A few weeks ago I was invited to the Thornton’s launch of their new Metropolitan box, held, coincidentally, at the Metropolitan Hotel. I’d had a sneak preview of some of the chocolates early in the Summer when I’d been invited with a small selection of other chocolate fiends to taste the products in their development and offer feedback. I was pretty keen to see what the final selection looked like.

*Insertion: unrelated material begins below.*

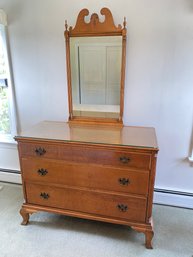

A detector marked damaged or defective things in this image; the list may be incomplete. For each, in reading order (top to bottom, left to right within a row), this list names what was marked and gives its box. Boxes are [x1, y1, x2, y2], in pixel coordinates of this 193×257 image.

carved broken-arch pediment [66, 7, 126, 36]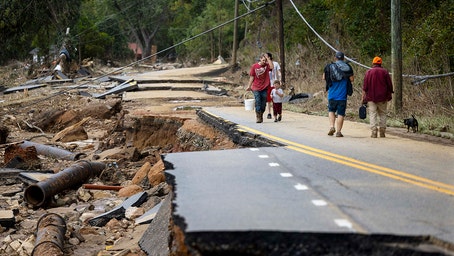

Still recovering from food poisoning, I dragged myself from bed to see what they had to say. I couldn’t really eat anything on the night, nor indulge in the free champagne and cocktails, but fortunately (along with the other guests) I was given a box to take home. I should say up front, I’m not a regular Thornton’s customer. When I have such easy access to amazing chocolates, Thornton’s doesn’t really get a look in (though I did buy their toffee-chocs pretty regularly when I first moved back to the UK, and still enjoy them now). I was intrigued when they hired Keith Hurdman, formerly of Melt, and before that many other chocolate companies and schools, to be their head of development. Keith and I had some interesting conversations about the need to stay relevant to your core customers while keeping up with new trends and the change in the market place. I understand it took a while to convince Thornton's to launch a chilli bar, but its success paved the way for more freedom in his designs. Some of his other new bars I was involved in giving bronze awards at the Academy of Chocolate Awards earlier this year (all anonymously in blind tastings).
There are some great chocolates in this box. I understand they have lost some of their magic in the transfer from the development kitchen to the production line, but the literally melt-in-the-mouth Manhattan Melts and Midnight Melts and the praline are both good for a Thornton’s box. (The production line is itself a pretty magical place, it’s like being in Willy Wonka’s factory, but that’s another story for another blog post!)
If you’re a real chocolate aficionado you won’t be blown over by the Metropolitan box, but it is strides ahead of most of their other offerings. And, if you have a grandmother like mine, who still thinks Thornton’s is the ultimate in expensive, quality chocolate you might help to introduce her to the new world of more interesting chocolates through a brand she trusts and understands.